EU ambassadors are expected to rubber-stamp it by Friday and for measures to enter into force next week.

The sanctions paper also names a Russian tycoon, a former police chief, and a Moldovan Şor party deputy chief, while yielding a veritable anatomy of Russia's coup d'etat plans in the EU statements of reasoning.

It says Şor is wanted for having embezzled hundreds of millions of euros from Moldova's banks 15 years ago and is now using the stolen money to fund "violent protests and rallies, primarily in the capital Chișinău, with the help of protestors paid by the Şor [political] party, throughout 2022-2023."

It also names Plahotniuc on the bank fraud and notes that he is being "investigated for bribing the former president of Moldova with a bag of cash in exchange for political favours".

The Russian businessman, Igor Chaika, "played the role of Russian 'purse', channelling money to FSB assets in Moldova in order to bring the country under the control of the Kremlin," the EU said. The FSB is Russia's main intelligence agency.

The Moldovan ex-policeman "used his connections" in the force "to recruit former police officers and create a paramilitary group to 'protect' the violent demonstrators against the Moldova government."

He also founded a "so-called 'shadow government' with the aim of replacing the democratically-elected government of the Republic of Moldova".

And Marina Tauber, the Şor party deputy chief, who poses for glamorous photo shoots, was cited for helping to hoard "knives, flammable substances and daggers" to be used in rallies and for using "special communication instruments" to organise protest logistics.

Two other Moldovans, a politician and a businessman, are also being listed for helping Russia in occupied regions of Ukraine, in a move which highlights the regional dimensions of Russian president Vladimir Putin's war.

The sanctions mean any of their EU assets will be frozen and it will be illegal for any EU banker or lawyer to help them move around money.

They will also be banned from entering all 27 EU countries.

But Tauber, in any case, is going nowhere for now — she has been under house arrest in Moldova since 1 May after police intercepted her trying to fly to Israel despite ongoing criminal proceedings.

Şor also lives in Israel and Plahotniuc reportedly lives in Turkey.

Pro-Russian commentators love to mock EU sanctions as being ineffective.

But Şor, for one, cares, seeing as he has quietly recruited at least one lobbyist in Brussels to be his eyes and ears on the EU process and to badmouth Moldova's pro-EU government.

Dozens of other Russian and pro-Russian oligarchs also care enough to be spending a few million of their billions challenging EU sanctions at the European Court of Justice (ECJ) in Luxembourg.

But despite the court option, getting EU-blacklisted is difficult to shake off.

If those sanctioned beat it with an ECJ annulment, it tends to come back because you find yourself re-listed under new EU legal acts, which change a few words in their statement of reasoning, and need a whole new (two-year) trial to overturn again.

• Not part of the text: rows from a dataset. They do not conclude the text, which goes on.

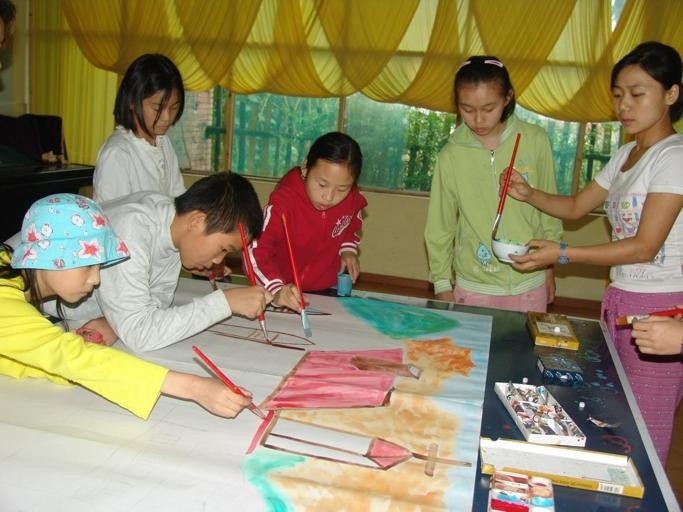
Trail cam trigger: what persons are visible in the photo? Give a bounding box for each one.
[242,133,368,312]
[0,172,274,350]
[92,52,232,280]
[499,40,682,470]
[630,304,682,355]
[425,55,564,312]
[0,194,253,420]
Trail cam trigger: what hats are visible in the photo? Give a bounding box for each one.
[10,193,131,271]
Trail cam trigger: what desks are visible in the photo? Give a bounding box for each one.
[0,277,681,512]
[0,162,95,245]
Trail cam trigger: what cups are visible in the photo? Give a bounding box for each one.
[337,273,352,296]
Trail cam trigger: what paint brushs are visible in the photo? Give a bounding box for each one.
[615,308,683,326]
[492,133,521,239]
[208,273,218,291]
[282,212,312,338]
[191,345,271,422]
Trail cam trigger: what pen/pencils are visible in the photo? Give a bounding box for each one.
[238,222,272,344]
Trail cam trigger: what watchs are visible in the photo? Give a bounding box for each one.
[559,243,569,267]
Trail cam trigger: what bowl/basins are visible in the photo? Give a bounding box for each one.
[491,239,530,264]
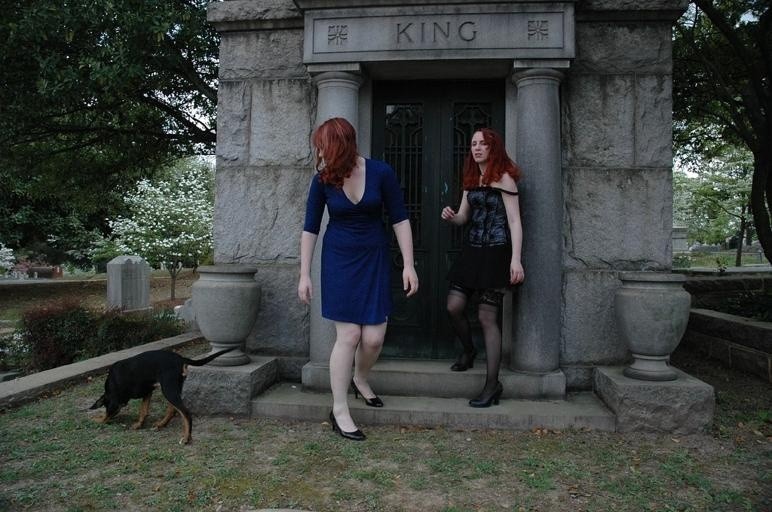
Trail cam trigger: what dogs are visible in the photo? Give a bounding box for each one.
[88,346,246,445]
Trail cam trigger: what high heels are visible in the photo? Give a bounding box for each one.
[351,376,383,408]
[469,381,504,408]
[330,409,366,440]
[451,347,478,371]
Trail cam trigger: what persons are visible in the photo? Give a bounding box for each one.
[440,124,525,406]
[297,117,419,440]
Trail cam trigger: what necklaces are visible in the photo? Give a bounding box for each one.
[479,172,485,187]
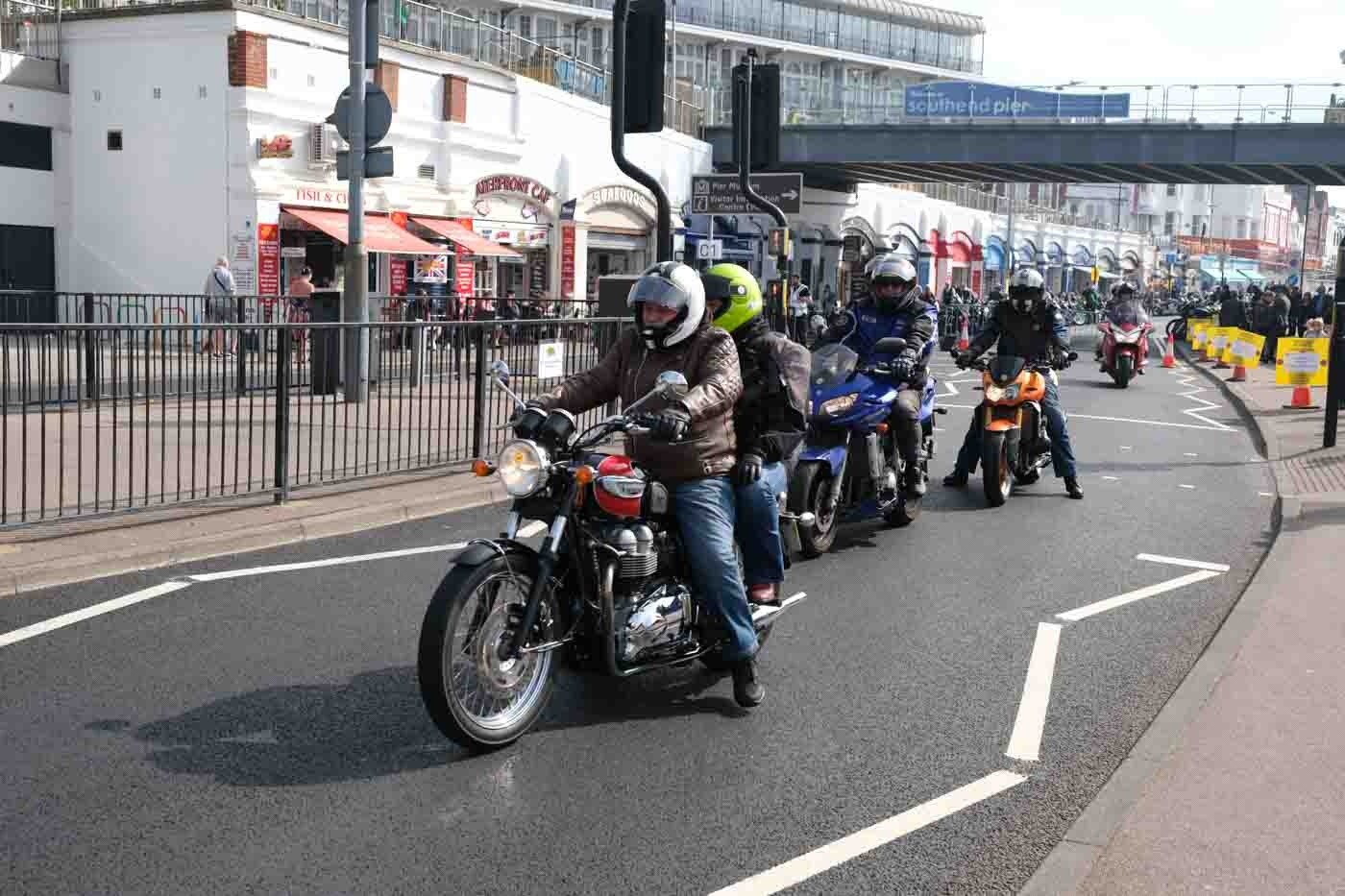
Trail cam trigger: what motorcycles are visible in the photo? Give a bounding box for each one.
[1095,301,1156,389]
[416,358,818,753]
[786,312,949,557]
[936,290,1102,348]
[1153,292,1223,338]
[951,346,1077,506]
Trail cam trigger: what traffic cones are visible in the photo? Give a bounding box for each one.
[959,318,969,350]
[1161,332,1176,367]
[1226,366,1260,382]
[1283,384,1321,409]
[1195,350,1230,369]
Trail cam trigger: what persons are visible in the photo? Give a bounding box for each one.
[391,288,555,350]
[200,255,239,358]
[1082,280,1154,376]
[288,266,316,364]
[509,261,767,709]
[1178,282,1335,364]
[787,255,1009,496]
[698,264,812,605]
[942,269,1085,498]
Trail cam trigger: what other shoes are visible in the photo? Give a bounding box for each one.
[904,460,927,497]
[942,467,969,485]
[1064,477,1084,499]
[1138,369,1146,376]
[747,583,775,604]
[1099,363,1105,373]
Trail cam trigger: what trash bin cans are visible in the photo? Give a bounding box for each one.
[311,291,383,394]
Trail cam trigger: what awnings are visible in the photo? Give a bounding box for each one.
[279,205,524,258]
[1074,266,1120,278]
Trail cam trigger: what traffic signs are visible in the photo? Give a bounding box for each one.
[691,173,804,214]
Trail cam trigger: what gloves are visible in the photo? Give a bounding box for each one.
[508,399,544,438]
[737,453,762,486]
[650,406,692,442]
[1052,346,1071,372]
[954,350,976,370]
[890,355,917,379]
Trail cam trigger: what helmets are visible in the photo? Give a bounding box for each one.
[864,254,917,312]
[699,263,763,337]
[626,261,706,350]
[1008,268,1045,314]
[1110,280,1135,300]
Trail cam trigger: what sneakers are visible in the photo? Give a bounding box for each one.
[732,659,766,709]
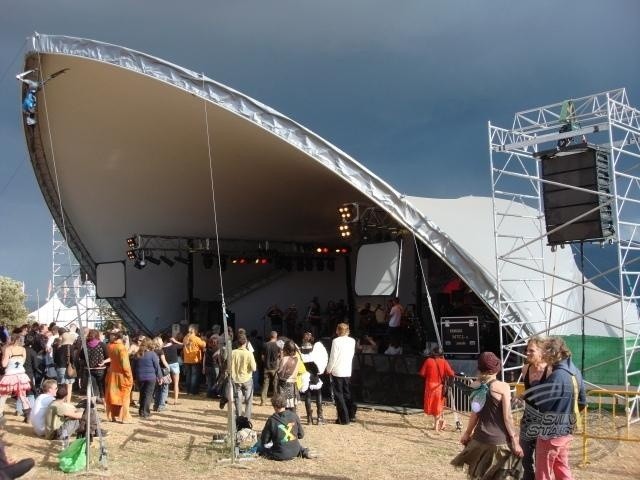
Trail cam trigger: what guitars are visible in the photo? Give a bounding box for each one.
[303,308,312,321]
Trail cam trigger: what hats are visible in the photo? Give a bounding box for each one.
[61,332,76,345]
[478,352,502,374]
[424,343,443,356]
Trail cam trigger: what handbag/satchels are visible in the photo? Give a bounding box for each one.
[491,453,522,480]
[67,363,78,378]
[443,385,452,396]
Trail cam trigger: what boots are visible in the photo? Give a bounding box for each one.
[317,408,327,425]
[306,409,313,425]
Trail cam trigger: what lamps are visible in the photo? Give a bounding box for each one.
[337,203,390,241]
[125,232,354,275]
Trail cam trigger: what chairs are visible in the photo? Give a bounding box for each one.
[348,354,421,407]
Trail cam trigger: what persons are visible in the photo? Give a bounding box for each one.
[0,294,588,480]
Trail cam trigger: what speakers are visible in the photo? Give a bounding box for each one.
[542,150,615,243]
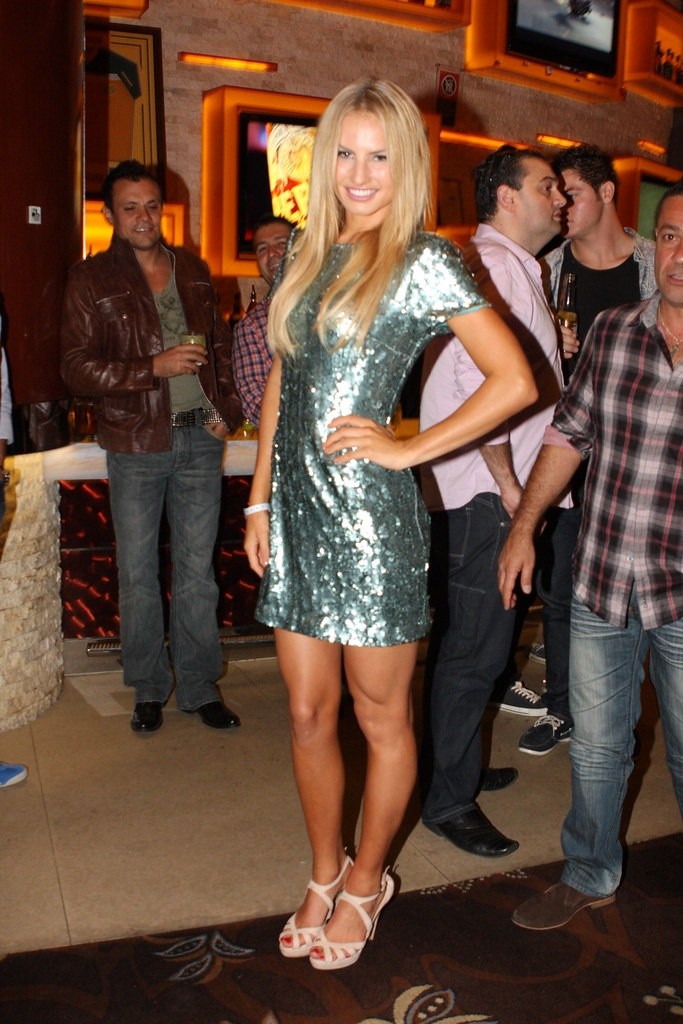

That leaves their business and political reputation disfigured.

"Sanctions litigation is pointless," Andreas Geiger, an Austrian lawyer who used to represent ousted former Ukrainian president Viktor Yanukovych in ECJ cases, told EUobserver.

"By the time you get a judgement, there are several new sanctions rounds in place against which you need to sue again. So you will never have any win with that litigation. The only way to get off the list is by convincing the legislator [EU countries]", he said.

Şor declined EUobserver's interview request to give his side of the story.

The Russian coup threat is a serious danger, given that Putin also has thousands of soldiers stationed in a breakaway part of Moldova called Transnistria.

But when EUobserver spoke to Moldovan diplomats to see what they would ask Şor if they ever got him in an interrogation room, they showed how much it still hurts Moldovan people — who are among the poorest in Europe — that the bank robbers got away with it.

"Where's the [missing] $1bn?," was the diplomat's first question.

"Where do you see Moldova's future: with Russia or with the EU?," was another.